BEGIN Data shown

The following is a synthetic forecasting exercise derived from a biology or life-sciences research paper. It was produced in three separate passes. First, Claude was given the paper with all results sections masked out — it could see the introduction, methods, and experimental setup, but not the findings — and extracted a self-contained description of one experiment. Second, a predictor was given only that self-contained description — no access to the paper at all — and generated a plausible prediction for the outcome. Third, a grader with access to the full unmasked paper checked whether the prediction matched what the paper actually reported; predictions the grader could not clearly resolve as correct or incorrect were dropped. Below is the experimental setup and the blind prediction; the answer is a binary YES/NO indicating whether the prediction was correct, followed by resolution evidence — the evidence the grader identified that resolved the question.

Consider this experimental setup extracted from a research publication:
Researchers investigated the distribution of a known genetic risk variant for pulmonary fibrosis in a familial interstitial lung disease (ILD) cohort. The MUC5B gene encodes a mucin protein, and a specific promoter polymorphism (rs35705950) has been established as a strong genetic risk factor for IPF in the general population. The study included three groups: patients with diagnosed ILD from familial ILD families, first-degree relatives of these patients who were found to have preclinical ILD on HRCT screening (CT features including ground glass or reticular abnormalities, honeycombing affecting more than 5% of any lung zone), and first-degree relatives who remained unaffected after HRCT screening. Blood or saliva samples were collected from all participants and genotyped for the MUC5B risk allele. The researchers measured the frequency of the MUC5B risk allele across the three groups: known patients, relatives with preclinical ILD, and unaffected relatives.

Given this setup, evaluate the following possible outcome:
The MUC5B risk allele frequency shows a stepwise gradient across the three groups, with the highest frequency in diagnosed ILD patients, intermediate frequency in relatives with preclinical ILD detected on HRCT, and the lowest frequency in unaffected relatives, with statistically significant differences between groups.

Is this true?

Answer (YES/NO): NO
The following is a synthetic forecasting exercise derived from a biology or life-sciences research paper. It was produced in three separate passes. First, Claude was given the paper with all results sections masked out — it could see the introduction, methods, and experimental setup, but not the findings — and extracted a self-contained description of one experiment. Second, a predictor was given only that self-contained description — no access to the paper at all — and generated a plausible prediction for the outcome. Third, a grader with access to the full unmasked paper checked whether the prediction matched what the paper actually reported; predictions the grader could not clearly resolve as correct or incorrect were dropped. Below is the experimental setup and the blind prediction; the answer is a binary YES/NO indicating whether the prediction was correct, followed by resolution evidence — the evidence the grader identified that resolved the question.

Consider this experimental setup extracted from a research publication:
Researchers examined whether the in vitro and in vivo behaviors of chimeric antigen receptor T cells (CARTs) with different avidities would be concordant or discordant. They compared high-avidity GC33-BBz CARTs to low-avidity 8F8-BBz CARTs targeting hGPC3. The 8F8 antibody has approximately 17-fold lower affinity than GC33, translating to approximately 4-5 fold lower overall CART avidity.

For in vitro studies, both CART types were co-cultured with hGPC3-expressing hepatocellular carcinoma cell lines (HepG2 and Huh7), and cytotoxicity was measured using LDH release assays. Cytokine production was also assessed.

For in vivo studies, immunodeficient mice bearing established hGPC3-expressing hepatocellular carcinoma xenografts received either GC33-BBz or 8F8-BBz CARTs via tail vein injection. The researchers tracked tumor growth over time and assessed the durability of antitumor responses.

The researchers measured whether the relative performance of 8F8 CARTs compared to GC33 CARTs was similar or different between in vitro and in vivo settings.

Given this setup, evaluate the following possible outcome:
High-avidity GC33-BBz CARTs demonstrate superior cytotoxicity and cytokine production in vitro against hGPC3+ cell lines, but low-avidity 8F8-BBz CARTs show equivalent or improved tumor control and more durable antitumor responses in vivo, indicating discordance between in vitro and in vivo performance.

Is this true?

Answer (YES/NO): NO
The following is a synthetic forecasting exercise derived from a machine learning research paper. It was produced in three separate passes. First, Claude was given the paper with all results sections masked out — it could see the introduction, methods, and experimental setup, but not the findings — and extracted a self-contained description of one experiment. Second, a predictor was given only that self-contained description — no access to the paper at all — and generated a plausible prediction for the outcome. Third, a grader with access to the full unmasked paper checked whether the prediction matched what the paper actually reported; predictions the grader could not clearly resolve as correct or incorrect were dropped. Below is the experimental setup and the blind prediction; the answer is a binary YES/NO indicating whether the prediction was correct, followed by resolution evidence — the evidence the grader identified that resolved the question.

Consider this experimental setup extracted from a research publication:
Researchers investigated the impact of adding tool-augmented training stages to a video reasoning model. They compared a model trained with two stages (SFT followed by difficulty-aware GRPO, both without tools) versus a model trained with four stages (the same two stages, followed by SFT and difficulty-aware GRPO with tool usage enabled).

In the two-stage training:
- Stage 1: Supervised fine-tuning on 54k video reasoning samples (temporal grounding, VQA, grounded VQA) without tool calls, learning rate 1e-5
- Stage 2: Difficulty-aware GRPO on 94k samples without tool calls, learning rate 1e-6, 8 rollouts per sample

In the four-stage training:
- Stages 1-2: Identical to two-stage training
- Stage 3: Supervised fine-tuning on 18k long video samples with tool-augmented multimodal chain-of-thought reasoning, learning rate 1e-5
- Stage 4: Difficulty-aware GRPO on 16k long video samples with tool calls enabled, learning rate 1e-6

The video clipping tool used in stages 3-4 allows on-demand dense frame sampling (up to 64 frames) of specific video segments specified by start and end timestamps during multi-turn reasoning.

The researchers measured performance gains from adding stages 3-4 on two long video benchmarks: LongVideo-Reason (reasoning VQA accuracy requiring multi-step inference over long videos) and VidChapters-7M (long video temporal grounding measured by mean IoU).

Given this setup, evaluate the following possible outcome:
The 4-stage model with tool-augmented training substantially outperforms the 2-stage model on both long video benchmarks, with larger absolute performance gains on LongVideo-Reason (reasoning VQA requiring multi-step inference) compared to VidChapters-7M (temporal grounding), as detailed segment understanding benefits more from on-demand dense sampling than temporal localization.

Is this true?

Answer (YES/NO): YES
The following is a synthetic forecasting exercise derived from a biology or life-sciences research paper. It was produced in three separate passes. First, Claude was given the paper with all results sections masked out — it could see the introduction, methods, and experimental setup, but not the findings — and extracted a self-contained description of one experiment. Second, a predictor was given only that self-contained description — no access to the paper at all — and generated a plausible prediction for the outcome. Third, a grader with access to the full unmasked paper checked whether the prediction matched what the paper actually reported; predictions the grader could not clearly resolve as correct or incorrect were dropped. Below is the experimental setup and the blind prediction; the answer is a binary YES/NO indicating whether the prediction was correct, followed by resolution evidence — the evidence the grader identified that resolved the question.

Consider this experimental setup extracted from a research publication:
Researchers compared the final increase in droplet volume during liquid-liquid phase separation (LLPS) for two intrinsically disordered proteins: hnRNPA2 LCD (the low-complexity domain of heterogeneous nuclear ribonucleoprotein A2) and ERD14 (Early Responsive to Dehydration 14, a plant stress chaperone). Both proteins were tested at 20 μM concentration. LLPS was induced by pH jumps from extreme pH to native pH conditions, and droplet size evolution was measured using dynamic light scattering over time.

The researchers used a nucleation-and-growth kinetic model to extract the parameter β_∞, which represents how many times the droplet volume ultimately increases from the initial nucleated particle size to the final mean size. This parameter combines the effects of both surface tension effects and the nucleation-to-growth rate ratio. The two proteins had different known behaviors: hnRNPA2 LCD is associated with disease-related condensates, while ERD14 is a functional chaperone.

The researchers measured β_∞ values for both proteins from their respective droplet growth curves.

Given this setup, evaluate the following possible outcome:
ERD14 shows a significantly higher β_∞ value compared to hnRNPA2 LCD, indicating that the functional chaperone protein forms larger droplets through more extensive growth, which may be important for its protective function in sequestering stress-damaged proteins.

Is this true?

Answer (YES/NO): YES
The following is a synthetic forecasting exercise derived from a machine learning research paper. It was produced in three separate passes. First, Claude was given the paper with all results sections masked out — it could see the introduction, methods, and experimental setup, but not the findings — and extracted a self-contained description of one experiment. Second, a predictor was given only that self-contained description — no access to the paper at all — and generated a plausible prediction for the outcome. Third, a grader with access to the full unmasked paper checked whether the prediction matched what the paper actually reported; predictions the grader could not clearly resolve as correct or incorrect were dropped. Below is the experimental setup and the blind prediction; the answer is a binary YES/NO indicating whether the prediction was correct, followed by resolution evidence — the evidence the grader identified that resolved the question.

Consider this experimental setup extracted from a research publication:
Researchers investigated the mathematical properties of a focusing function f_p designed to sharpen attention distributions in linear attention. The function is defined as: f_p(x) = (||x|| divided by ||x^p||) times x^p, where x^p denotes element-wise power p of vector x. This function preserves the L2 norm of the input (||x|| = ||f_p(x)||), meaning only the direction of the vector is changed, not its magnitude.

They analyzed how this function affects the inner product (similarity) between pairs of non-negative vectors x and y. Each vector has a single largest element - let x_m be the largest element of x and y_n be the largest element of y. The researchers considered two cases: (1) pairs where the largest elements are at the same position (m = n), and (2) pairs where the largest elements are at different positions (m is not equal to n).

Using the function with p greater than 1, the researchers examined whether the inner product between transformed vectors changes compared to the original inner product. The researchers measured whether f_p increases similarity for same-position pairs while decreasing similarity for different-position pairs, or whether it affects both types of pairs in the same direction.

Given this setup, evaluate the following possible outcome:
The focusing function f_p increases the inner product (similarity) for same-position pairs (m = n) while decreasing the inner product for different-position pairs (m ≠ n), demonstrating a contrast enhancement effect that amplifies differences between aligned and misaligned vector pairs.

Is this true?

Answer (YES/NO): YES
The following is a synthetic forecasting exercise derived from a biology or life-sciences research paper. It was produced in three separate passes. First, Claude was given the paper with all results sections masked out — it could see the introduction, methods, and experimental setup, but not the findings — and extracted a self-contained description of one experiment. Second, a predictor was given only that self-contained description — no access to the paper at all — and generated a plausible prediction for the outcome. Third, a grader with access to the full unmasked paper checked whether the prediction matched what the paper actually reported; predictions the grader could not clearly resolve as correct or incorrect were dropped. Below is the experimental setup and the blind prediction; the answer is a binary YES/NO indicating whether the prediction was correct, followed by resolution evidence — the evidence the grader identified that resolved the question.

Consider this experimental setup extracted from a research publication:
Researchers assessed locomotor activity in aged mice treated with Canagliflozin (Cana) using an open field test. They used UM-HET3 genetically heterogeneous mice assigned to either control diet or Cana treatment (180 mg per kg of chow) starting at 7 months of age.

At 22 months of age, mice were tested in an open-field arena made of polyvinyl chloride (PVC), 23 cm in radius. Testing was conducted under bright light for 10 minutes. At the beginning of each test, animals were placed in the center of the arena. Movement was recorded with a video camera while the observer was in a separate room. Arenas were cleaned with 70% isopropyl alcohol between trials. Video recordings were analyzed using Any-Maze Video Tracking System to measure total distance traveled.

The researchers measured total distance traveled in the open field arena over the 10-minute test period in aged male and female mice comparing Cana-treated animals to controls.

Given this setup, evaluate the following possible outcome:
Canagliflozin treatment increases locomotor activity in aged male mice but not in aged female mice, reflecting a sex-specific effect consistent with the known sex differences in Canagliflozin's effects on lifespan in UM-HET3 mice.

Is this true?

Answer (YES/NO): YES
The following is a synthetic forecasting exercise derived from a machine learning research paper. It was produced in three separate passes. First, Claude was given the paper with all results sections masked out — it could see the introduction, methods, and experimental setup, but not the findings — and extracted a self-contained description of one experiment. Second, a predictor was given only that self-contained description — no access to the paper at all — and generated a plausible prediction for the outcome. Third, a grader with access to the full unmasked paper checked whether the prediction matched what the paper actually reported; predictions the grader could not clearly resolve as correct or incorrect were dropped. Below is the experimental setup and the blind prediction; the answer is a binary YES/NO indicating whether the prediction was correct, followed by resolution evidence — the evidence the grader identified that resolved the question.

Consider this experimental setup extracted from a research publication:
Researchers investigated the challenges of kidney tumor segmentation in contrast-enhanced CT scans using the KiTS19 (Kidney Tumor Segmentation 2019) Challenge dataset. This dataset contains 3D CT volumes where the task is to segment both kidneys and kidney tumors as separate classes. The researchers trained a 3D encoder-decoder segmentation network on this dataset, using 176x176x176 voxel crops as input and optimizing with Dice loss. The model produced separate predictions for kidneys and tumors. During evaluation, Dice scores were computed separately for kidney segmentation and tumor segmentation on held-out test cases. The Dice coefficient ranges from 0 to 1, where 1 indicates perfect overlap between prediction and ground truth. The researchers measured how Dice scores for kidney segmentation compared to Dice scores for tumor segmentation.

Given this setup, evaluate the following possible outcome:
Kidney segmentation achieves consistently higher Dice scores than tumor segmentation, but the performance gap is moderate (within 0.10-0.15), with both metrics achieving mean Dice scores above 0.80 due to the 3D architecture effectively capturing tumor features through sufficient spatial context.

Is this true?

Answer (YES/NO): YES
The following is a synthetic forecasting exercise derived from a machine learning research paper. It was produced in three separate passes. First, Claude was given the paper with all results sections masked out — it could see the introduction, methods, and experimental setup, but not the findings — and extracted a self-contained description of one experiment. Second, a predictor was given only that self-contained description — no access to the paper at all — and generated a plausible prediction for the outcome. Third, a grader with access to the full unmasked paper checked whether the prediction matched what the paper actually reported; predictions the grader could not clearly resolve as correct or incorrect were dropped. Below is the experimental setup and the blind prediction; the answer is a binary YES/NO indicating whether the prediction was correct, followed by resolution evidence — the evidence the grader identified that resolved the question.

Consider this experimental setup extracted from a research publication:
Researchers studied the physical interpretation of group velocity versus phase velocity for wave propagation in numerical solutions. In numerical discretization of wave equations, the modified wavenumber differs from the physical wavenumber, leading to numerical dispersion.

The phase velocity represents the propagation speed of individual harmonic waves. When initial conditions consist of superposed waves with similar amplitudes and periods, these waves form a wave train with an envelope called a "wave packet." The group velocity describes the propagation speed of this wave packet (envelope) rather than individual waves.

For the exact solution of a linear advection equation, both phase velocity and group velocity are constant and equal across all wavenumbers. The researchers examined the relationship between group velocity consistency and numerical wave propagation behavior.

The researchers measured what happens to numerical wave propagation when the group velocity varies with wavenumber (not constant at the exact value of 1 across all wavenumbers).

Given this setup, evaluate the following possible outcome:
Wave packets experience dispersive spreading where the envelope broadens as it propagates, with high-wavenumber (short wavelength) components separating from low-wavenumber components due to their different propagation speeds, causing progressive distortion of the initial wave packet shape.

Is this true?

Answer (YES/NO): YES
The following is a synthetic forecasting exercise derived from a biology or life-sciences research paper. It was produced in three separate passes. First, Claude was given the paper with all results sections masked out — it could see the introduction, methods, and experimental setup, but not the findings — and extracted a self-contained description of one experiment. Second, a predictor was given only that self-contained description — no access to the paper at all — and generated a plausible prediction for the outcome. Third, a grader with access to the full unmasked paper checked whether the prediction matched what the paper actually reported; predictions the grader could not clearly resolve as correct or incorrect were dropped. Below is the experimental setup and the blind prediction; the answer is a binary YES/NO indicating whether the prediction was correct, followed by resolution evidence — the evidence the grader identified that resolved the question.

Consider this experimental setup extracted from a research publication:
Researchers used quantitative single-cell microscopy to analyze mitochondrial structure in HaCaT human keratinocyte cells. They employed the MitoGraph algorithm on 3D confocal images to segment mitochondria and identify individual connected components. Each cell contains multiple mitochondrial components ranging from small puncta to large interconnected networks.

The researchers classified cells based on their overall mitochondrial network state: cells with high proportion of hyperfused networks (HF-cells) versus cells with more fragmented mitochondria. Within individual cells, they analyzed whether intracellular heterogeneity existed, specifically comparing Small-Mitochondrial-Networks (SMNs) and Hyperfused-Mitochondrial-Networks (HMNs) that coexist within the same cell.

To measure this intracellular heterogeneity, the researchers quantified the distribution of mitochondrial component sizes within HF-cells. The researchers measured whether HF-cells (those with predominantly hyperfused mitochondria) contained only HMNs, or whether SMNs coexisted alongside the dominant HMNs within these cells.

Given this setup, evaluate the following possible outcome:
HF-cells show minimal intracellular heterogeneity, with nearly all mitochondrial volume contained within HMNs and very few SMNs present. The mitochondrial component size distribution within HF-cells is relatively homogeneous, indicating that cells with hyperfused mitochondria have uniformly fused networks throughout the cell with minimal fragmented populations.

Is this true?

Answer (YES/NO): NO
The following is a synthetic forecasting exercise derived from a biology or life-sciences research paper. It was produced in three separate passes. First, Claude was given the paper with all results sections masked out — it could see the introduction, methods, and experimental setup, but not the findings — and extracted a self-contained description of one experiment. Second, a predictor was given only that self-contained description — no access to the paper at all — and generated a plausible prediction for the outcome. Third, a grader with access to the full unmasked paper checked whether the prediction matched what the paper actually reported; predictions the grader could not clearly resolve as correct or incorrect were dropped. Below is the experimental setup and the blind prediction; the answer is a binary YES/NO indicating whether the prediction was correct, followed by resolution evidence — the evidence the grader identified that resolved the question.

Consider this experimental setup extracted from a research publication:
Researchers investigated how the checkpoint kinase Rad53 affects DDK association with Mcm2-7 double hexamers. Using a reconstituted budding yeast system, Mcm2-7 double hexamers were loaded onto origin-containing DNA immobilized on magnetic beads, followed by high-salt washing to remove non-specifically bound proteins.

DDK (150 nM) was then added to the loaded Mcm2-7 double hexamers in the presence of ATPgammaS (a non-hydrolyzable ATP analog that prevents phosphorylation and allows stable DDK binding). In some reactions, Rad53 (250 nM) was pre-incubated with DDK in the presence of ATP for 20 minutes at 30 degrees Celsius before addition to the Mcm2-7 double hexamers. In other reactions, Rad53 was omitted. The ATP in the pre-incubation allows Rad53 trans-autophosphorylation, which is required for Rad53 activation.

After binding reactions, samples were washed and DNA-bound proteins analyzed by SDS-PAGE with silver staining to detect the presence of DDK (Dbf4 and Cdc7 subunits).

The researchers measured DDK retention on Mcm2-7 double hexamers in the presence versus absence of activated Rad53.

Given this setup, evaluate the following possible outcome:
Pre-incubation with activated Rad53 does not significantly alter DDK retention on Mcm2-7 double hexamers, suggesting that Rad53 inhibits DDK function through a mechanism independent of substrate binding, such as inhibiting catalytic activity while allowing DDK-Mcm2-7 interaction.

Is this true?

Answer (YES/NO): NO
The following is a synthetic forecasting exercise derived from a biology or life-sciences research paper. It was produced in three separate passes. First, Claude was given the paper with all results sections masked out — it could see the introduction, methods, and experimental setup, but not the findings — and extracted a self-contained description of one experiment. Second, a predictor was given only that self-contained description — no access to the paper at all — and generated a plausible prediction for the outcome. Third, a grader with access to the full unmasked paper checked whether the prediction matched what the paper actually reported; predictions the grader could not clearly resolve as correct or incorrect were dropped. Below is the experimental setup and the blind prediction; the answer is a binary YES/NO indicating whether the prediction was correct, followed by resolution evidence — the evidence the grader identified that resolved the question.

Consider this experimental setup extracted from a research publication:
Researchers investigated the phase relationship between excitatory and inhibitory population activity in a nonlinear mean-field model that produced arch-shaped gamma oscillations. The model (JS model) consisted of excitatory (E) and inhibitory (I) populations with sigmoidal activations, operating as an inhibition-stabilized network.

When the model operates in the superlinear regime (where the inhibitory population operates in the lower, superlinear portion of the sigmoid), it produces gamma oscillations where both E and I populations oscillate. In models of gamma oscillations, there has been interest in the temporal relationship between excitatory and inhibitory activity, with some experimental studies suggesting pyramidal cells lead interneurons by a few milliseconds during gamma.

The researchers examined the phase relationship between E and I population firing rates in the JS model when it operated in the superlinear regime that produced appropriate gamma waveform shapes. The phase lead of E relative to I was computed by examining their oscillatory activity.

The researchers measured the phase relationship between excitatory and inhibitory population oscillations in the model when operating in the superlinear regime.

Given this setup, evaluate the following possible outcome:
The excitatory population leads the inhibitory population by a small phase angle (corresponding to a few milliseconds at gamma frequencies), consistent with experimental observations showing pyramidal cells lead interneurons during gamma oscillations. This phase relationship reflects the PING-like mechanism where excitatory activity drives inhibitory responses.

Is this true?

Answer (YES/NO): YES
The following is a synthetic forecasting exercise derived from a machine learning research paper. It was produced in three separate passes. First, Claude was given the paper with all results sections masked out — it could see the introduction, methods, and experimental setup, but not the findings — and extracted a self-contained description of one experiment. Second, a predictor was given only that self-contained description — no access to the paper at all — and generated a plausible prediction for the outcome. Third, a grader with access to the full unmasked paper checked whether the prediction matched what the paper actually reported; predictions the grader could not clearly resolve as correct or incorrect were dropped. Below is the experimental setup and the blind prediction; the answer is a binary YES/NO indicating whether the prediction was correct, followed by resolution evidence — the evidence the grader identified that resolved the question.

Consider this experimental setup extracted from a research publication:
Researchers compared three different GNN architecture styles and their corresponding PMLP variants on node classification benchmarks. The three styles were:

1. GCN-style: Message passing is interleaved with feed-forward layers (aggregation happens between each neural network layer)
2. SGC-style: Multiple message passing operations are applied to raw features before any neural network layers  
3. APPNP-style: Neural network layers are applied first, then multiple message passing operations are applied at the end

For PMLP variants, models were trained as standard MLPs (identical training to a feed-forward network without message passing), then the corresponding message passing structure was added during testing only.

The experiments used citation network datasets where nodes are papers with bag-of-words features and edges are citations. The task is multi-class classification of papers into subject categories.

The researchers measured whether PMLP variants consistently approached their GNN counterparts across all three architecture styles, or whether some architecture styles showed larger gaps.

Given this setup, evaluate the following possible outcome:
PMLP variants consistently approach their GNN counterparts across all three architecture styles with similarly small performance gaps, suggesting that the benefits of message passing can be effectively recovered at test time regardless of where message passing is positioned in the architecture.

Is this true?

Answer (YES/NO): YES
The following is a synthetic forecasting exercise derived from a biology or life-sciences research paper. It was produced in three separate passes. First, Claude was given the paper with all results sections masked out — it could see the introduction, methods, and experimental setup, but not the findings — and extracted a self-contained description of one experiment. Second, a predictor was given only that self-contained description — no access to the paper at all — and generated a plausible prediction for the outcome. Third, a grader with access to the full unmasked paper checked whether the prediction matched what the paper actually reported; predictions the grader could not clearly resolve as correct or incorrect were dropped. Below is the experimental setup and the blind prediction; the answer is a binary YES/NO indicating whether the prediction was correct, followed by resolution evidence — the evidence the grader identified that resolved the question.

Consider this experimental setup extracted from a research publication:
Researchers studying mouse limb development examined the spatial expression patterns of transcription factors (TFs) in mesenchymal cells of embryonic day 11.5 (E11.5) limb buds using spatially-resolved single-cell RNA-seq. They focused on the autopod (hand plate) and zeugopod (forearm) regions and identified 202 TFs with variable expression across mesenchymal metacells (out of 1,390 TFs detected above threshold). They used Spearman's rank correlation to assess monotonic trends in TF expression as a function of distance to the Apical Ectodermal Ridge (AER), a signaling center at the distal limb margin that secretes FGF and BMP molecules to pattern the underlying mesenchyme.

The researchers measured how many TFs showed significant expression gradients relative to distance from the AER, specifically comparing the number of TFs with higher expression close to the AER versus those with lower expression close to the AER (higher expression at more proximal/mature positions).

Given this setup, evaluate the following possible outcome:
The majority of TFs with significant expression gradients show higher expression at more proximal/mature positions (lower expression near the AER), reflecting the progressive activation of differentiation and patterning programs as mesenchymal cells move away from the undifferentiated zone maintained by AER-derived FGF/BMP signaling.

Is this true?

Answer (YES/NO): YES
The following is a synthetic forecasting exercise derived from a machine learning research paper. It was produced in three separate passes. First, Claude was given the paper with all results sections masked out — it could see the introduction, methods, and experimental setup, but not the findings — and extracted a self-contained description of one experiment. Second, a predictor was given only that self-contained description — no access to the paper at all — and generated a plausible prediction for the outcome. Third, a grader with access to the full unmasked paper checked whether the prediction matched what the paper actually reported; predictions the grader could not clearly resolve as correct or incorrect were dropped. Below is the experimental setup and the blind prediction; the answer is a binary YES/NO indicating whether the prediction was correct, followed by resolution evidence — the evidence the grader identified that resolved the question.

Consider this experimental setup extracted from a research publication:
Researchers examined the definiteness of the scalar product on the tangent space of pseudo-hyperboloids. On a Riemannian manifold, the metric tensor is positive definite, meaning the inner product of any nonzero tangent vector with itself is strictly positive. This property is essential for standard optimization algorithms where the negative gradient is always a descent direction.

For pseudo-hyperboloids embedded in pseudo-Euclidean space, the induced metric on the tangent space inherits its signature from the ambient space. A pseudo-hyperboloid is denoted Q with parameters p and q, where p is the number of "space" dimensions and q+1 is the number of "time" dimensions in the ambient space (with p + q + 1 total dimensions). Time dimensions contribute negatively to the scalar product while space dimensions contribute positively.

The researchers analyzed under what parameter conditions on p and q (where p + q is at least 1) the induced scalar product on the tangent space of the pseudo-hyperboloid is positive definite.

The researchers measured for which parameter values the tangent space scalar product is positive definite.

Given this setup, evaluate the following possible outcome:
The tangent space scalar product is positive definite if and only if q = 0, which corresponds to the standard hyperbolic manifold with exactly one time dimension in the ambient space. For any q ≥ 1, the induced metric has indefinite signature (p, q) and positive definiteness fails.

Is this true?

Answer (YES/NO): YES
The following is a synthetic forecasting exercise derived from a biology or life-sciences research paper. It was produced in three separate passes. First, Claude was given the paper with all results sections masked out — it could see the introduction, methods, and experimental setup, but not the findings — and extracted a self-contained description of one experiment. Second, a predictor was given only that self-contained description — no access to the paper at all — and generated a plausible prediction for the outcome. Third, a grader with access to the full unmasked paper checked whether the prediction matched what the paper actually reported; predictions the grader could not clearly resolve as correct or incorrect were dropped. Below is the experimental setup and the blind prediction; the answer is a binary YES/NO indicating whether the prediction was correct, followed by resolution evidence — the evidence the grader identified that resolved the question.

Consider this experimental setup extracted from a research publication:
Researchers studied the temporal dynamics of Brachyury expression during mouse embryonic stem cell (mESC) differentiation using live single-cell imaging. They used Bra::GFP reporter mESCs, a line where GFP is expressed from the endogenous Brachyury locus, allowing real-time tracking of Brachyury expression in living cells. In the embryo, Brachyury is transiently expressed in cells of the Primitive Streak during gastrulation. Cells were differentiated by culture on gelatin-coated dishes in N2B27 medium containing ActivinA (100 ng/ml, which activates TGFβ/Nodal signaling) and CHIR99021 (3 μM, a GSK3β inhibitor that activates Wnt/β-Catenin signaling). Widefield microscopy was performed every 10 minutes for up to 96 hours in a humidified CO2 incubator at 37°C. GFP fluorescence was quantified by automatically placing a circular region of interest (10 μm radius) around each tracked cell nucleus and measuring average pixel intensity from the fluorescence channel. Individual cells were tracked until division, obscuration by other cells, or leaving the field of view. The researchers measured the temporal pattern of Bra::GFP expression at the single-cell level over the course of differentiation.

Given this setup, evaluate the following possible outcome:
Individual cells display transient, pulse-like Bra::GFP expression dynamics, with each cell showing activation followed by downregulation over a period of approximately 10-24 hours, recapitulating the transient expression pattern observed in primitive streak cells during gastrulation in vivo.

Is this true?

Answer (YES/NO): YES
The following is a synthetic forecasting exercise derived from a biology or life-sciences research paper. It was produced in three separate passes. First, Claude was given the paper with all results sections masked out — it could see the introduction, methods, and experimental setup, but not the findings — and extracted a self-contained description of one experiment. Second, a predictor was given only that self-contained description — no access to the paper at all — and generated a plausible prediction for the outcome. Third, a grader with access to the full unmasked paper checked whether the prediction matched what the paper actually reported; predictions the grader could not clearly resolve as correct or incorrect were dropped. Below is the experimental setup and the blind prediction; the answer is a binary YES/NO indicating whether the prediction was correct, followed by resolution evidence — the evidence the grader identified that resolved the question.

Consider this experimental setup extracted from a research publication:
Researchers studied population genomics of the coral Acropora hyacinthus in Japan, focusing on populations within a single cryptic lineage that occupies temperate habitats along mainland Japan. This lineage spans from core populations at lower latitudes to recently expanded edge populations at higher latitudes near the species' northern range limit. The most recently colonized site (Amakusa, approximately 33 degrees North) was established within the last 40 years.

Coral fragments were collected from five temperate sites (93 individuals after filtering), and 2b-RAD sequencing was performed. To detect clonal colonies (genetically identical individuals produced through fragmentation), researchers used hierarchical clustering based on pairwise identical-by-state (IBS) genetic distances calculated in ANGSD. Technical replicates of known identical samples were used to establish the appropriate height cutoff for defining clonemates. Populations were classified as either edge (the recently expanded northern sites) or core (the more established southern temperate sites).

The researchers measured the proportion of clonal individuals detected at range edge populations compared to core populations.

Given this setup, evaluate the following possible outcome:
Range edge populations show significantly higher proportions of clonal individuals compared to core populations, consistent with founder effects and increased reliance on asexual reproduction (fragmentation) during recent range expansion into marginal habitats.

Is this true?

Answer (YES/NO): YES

END Data shown

** Try it **
Pull every line with the word "mechanism" from the data.

** Solution to this task **
Pre-incubation with activated Rad53 does not significantly alter DDK retention on Mcm2-7 double hexamers, suggesting that Rad53 inhibits DDK function through a mechanism independent of substrate binding, such as inhibiting catalytic activity while allowing DDK-Mcm2-7 interaction.
The excitatory population leads the inhibitory population by a small phase angle (corresponding to a few milliseconds at gamma frequencies), consistent with experimental observations showing pyramidal cells lead interneurons during gamma oscillations. This phase relationship reflects the PING-like mechanism where excitatory activity drives inhibitory responses.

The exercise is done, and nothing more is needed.